# This file is part of BurnMan - a thermoelastic and thermodynamic toolkit
# for the Earth and Planetary Sciences
# Copyright (C) 2012 - 2021 by the BurnMan team, released under the GNU
# GPL v2 or later.
# This module provides the functions required to process the
# standard burnman formula formats.
# tools.chemistry returns the number of atoms and molar mass of a compound
# given its unit formula as an argument.
# process_solution_chemistry returns information required to calculate
# solution properties from a set of endmember formulae
from __future__ import absolute_import
import re
import numpy as np
from fractions import Fraction
from collections import Counter
import pkgutil
from string import ascii_uppercase as ucase
from sympy import nsimplify
[docs]def read_masses():
"""
A simple function to read a file with a two column list of
elements and their masses into a dictionary
"""
datastream = pkgutil.get_data("burnman", "data/input_masses/atomic_masses.dat")
datalines = [
line.strip() for line in datastream.decode("ascii").split("\n") if line.strip()
]
lookup = dict()
for line in datalines:
data = "%".join(line.split("%")[:1]).split()
if data != []:
lookup[data[0]] = float(data[1])
return lookup
"""
atomic_masses is a dictionary of atomic masses
"""
atomic_masses = read_masses()
"""
IUPAC_element_order provides a list of all the elements.
Element order is based loosely on electronegativity,
following the scheme suggested by IUPAC, except that H
comes after the Group 16 elements, not before them.
"""
IUPAC_element_order = [
"v",
"Og",
"Rn",
"Xe",
"Kr",
"Ar",
"Ne",
"He", # Group 18
"Fr",
"Cs",
"Rb",
"K",
"Na",
"Li", # Group 1 (not H)
"Ra",
"Ba",
"Sr",
"Ca",
"Mg",
"Be", # Group 2
"Lr",
"No",
"Md",
"Fm",
"Es",
"Cf",
"Bk",
"Cm",
"Am",
"Pu",
"Np",
"U",
"Pa",
"Th",
"Ac", # Actinides
"Lu",
"Yb",
"Tm",
"Er",
"Ho",
"Dy",
"Tb",
"Gd",
"Eu",
"Sm",
"Pm",
"Nd",
"Pr",
"Ce",
"La", # Lanthanides
"Y",
"Sc", # Group 3
"Rf",
"Hf",
"Zr",
"Ti", # Group 4
"Db",
"Ta",
"Nb",
"V", # Group 5
"Sg",
"W",
"Mo",
"Cr", # Group 6
"Bh",
"Re",
"Tc",
"Mn", # Group 7
"Hs",
"Os",
"Ru",
"Fe", # Group 8
"Mt",
"Ir",
"Rh",
"Co", # Group 9
"Ds",
"Pt",
"Pd",
"Ni", # Group 10
"Rg",
"Au",
"Ag",
"Cu", # Group 11
"Cn",
"Hg",
"Cd",
"Zn", # Group 12
"Nh",
"Tl",
"In",
"Ga",
"Al",
"B", # Group 13
"Fl",
"Pb",
"Sn",
"Ge",
"Si",
"C", # Group 14
"Mc",
"Bi",
"Sb",
"As",
"P",
"N", # Group 15
"Lv",
"Po",
"Te",
"Se",
"S",
"O", # Group 16
"H", # hydrogen
"Ts",
"At",
"I",
"Br",
"Cl",
"F",
] # Group 17
[docs]def process_solution_chemistry(solution_model):
"""
This function parses a class instance with a "formulas"

▸ Stated goal 1:
Swap "furthest" for "farthest" in the records from the line with "In the photograph, which" through the end of the records, and return only those lines with nothing else altered.

▸ Source data:
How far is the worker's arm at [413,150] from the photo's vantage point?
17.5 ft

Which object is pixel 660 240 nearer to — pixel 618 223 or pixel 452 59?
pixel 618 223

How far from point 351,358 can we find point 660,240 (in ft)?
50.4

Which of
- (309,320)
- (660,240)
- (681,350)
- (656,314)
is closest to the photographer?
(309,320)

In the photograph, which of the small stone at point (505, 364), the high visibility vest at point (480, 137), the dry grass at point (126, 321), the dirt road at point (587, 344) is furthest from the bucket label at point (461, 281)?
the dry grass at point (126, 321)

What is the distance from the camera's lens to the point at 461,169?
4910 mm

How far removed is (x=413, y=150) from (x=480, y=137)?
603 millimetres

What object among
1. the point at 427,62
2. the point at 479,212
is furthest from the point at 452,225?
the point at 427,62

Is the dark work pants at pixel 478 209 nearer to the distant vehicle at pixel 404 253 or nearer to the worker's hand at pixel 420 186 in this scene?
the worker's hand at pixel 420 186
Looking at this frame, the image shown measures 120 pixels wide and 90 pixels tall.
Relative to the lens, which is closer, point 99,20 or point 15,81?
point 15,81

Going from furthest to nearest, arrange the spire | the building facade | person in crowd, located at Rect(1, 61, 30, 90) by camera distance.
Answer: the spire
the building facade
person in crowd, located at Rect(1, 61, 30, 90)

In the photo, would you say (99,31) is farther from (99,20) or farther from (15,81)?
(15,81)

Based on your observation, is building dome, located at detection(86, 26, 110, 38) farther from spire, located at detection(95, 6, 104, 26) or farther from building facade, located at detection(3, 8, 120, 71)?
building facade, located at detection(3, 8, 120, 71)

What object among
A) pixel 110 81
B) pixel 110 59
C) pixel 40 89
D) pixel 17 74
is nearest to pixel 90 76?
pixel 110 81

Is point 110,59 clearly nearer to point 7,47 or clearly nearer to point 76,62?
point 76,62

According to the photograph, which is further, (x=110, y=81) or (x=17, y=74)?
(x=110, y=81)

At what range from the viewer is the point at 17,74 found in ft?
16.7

▸ Stated goal 2:
Resume the BurnMan chemistry module from the point where it stops.

▸ Task response 1:
In the photograph, which of the small stone at point (505, 364), the high visibility vest at point (480, 137), the dry grass at point (126, 321), the dirt road at point (587, 344) is farthest from the bucket label at point (461, 281)?
the dry grass at point (126, 321)

What is the distance from the camera's lens to the point at 461,169?
4910 mm

How far removed is (x=413, y=150) from (x=480, y=137)?
603 millimetres

What object among
1. the point at 427,62
2. the point at 479,212
is farthest from the point at 452,225?
the point at 427,62

Is the dark work pants at pixel 478 209 nearer to the distant vehicle at pixel 404 253 or nearer to the worker's hand at pixel 420 186 in this scene?
the worker's hand at pixel 420 186
Looking at this frame, the image shown measures 120 pixels wide and 90 pixels tall.
Relative to the lens, which is closer, point 99,20 or point 15,81?
point 15,81

Going from farthest to nearest, arrange the spire | the building facade | person in crowd, located at Rect(1, 61, 30, 90) by camera distance.
Answer: the spire
the building facade
person in crowd, located at Rect(1, 61, 30, 90)

In the photo, would you say (99,31) is farther from (99,20) or farther from (15,81)?
(15,81)

Based on your observation, is building dome, located at detection(86, 26, 110, 38) farther from spire, located at detection(95, 6, 104, 26) or farther from building facade, located at detection(3, 8, 120, 71)?
building facade, located at detection(3, 8, 120, 71)

What object among
A) pixel 110 81
B) pixel 110 59
C) pixel 40 89
D) pixel 17 74
is nearest to pixel 90 76?
pixel 110 81

Is point 110,59 clearly nearer to point 7,47 or clearly nearer to point 76,62?
point 76,62

According to the photograph, which is further, (x=110, y=81) or (x=17, y=74)?
(x=110, y=81)

At what range from the viewer is the point at 17,74 found in ft?
16.7

▸ Task response 2:
attribute containing site information, e.g.
[ '[Mg]3[Al]2Si3O12', '[Mg]3[Mg1/2Si1/2]2Si3O12' ]
It outputs the bulk composition of each endmember
(removing the site information), and also a set of
variables and arrays which contain the site information.
These are output in a format that can easily be used to
calculate activities and gibbs free energies, given
molar fractions of the phases and pressure
and temperature where necessary.
:param solution_model: Class must have a "formulas" attribute,
containing a list of chemical formulae with site information
:type solution model: instance of class
:rtype: None
.. note:: Nothing is returned from this function, but the solution_model
object gains the following attributes:
* solution_formulae [list of dictionaries]
List of endmember formulae in dictionary form.
* empty_formula [string]
Abbreviated chemical formula with sites denoted by empty
square brackets.
* general_formula [string]
General chemical formula with sites denoted by
square brackets filled with a comma-separated list of species
* n_sites [integer]
Number of sites in the solution.
Should be the same for all endmembers.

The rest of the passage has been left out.